■ Data provided:
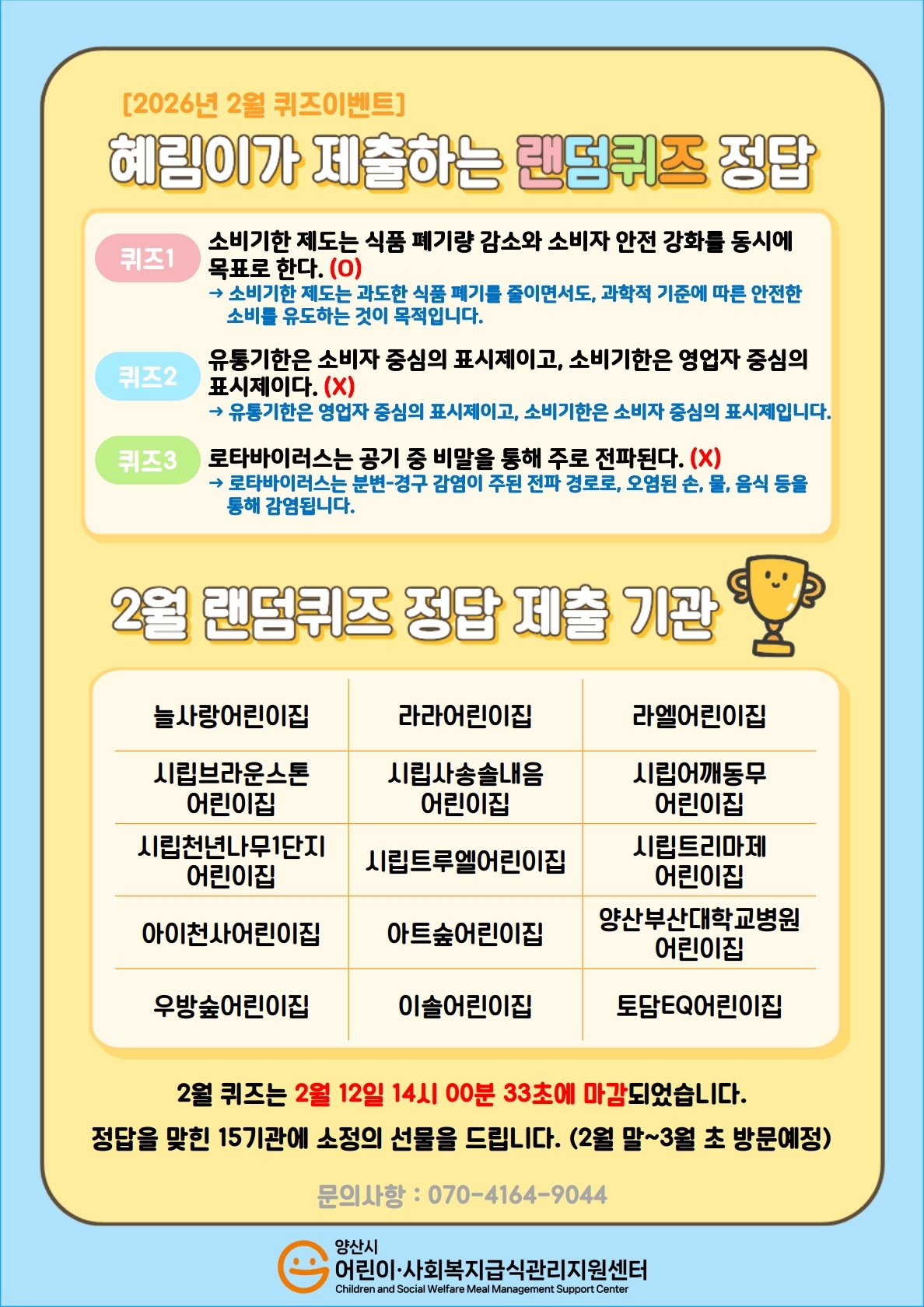 [2026년 2월 퀴즈이벤트]

혜림이가 제출하는 랜덤퀴즈 정답

퀴즈1

소비기한 제도는 식품 폐기량 감소와 소비자 안전 강화를 동시에 목표로 한다. (O)

→ 소비기한 제도는 과도한 식품 폐기를 줄이면서도, 과학적 기준에 따른 안전한 소비를 유도하는 것이 목적입니다.

퀴즈2

유통기한은 소비자 중심의 표시제이고, 소비기한은 영업자 중심의 표시제이다. (X)

→ 유통기한은 영업자 중심의 표시제이고, 소비기한은 소비자 중심의 표시제입니다.

퀴즈3

로타바이러스는 공기 중 비말을 통해 주로 전파된다. (X)

→ 로타바이러스는 분변-경구 감염이 주된 전파 경로로, 오염된 손, 물, 음식 등을 통해 감염됩니다.

2월 랜덤퀴즈 정답 제출 기관

| 늘사랑어린이집 | 라라어린이집 | 라엘어린이집 |
|---|---|---|
| 시립브라운스톤 어린이집 | 시립사송솔내음 어린이집 | 시립어깨동무 어린이집 |
| 시립천년나무1단지 어린이집 | 시립트루엘어린이집 | 시립트리마제 어린이집 |
| 아이천사어린이집 | 아트숲어린이집 | 양산부산대학교병원 어린이집 |
| 우방숲어린이집 | 이솔어린이집 | 토담EQ어린이집 |

2월 퀴즈는 2월 12일 14시 00분 33초에 마감되었습니다.

정답을 맞힌 15기관에 소정의 선물을 드립니다. (2월 말~3월 초 방문예정)

문의사항 : 070-4164-9044

양산시
어린이·사회복지급식관리지원센터
Children and Social Welfare Meal Management Support Center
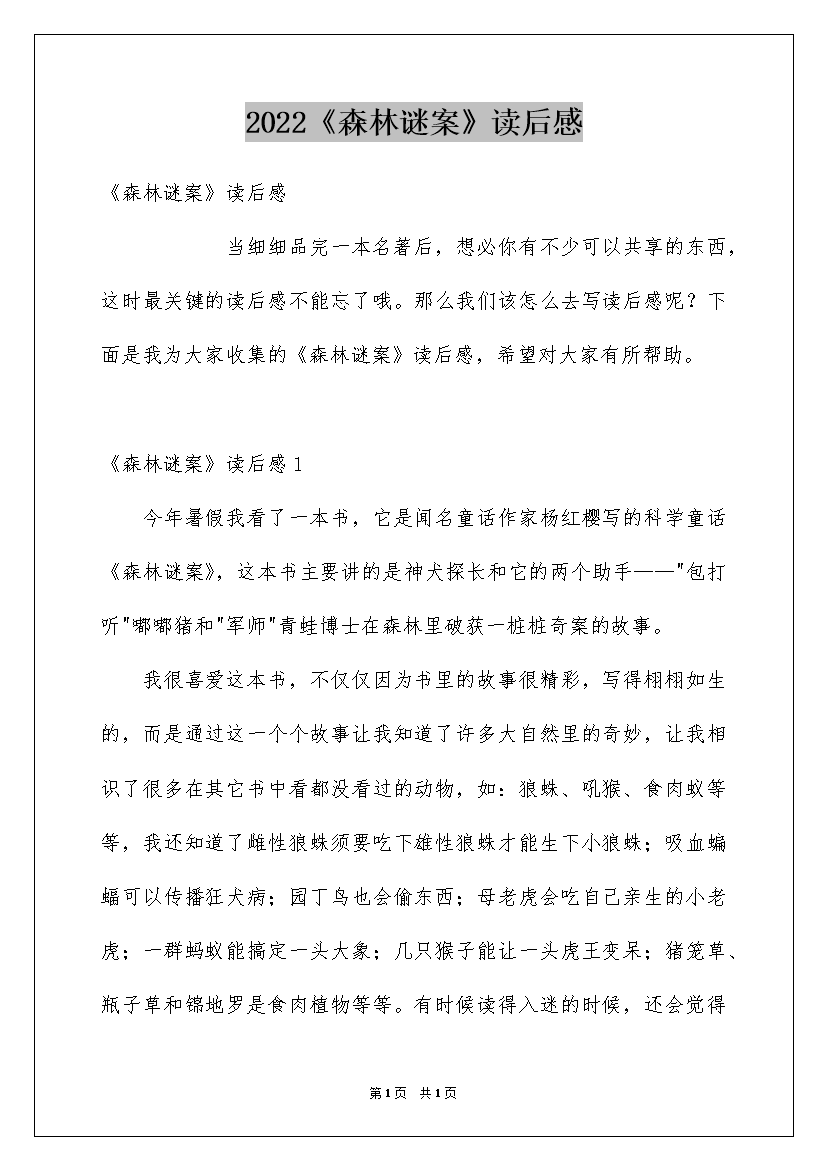 2022《森林谜案》读后感

《森林谜案》读后感

当细细品完一本名著后，想必你有不少可以共享的东西，这时最关键的读后感不能忘了哦。那么我们该怎么去写读后感呢？下面是我为大家收集的《森林谜案》读后感，希望对大家有所帮助。

《森林谜案》读后感1

今年暑假我看了一本书，它是闻名童话作家杨红樱写的科学童话《森林谜案》，这本书主要讲的是神犬探长和它的两个助手——"包打听"嘟嘟猪和"军师"青蛙博士在森林里破获一桩桩奇案的故事。

我很喜爱这本书，不仅仅因为书里的故事很精彩，写得栩栩如生的，而是通过这一个个故事让我知道了许多大自然里的奇妙，让我相识了很多在其它书中看都没看过的动物，如：狼蛛、吼猴、食肉蚁等等，我还知道了雌性狼蛛须要吃下雄性狼蛛才能生下小狼蛛；吸血蝙蝠可以传播狂犬病；园丁鸟也会偷东西；母老虎会吃自己亲生的小老虎；一群蚂蚁能搞定一头大象；几只猴子能让一头虎王变呆；猪笼草、瓶子草和锦地罗是食肉植物等等。有时候读得入迷的时候，还会觉得

第1页 共1页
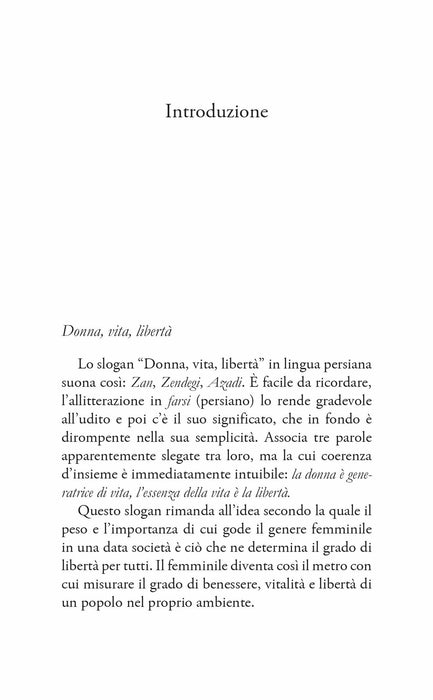 Introduzione

Donna, vita, libertà

Lo slogan "Donna, vita, libertà" in lingua persiana suona così: Zan, Zendegi, Azadi. È facile da ricordare, l'allitterazione in farsi (persiano) lo rende gradevole all'udito e poi c'è il suo significato, che in fondo è dirompente nella sua semplicità. Associa tre parole apparentemente slegate tra loro, ma la cui coerenza d'insieme è immediatamente intuibile: la donna è generatrice di vita, l'essenza della vita è la libertà.

Questo slogan rimanda all'idea secondo la quale il peso e l'importanza di cui gode il genere femminile in una data società è ciò che ne determina il grado di libertà per tutti. Il femminile diventa così il metro con cui misurare il grado di benessere, vitalità e libertà di un popolo nel proprio ambiente.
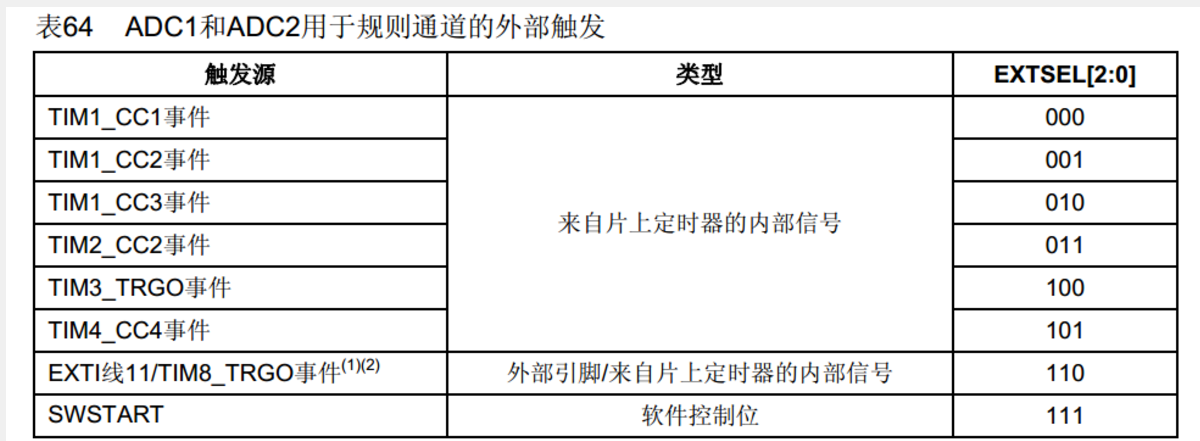 表64 ADC1和ADC2用于规则通道的外部触发

| 触发源 | 类型 | EXTSEL[2:0] |
|---|---|---|
| TIM1_CC1事件 | 来自片上定时器的内部信号 | 000 |
| TIM1_CC2事件 | | 001 |
| TIM1_CC3事件 | | 010 |
| TIM2_CC2事件 | | 011 |
| TIM3_TRGO事件 | | 100 |
| TIM4_CC4事件 | | 101 |
| EXTI线11/TIM8_TRGO事件$^{(1)(2)}$ | 外部引脚/来自片上定时器的内部信号 | 110 |
| SWSTART | 软件控制位 | 111 |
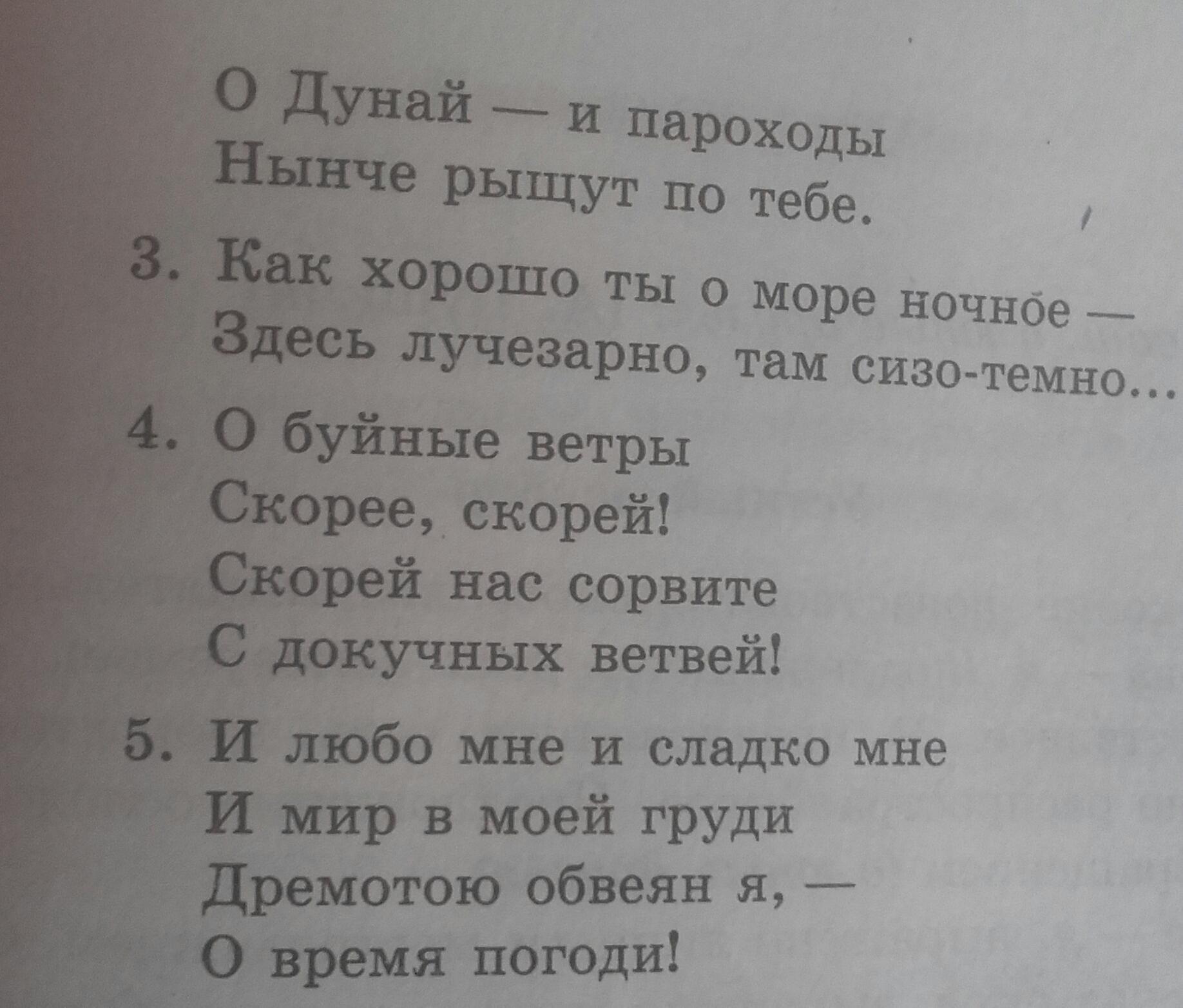 О Дунай — и пароходы
Нынче рыщут по тебе.

3. Как хорошо ты о море ночное —
Здесь лучезарно, там сизо-темно...

4. О буйные ветры
Скорее, скорей!
Скорей нас сорвите
С докучных ветвей!

5. И любо мне и сладко мне
И мир в моей груди
Дремотою обвеян я, —
О время погоди!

■ What this task involves:
Beginning with the line holding "유통기한은 소비자 중심의 표시제이고, 소비기한은 영업자 중심의 표시제이다. (X)" and ending with the line holding "시립트리마제 어린이집 |", write out the stretch of material above exactly; add no further lines.

■ Result below:
유통기한은 소비자 중심의 표시제이고, 소비기한은 영업자 중심의 표시제이다. (X)

→ 유통기한은 영업자 중심의 표시제이고, 소비기한은 소비자 중심의 표시제입니다.

퀴즈3

로타바이러스는 공기 중 비말을 통해 주로 전파된다. (X)

→ 로타바이러스는 분변-경구 감염이 주된 전파 경로로, 오염된 손, 물, 음식 등을 통해 감염됩니다.

2월 랜덤퀴즈 정답 제출 기관

| 늘사랑어린이집 | 라라어린이집 | 라엘어린이집 |
|---|---|---|
| 시립브라운스톤 어린이집 | 시립사송솔내음 어린이집 | 시립어깨동무 어린이집 |
| 시립천년나무1단지 어린이집 | 시립트루엘어린이집 | 시립트리마제 어린이집 |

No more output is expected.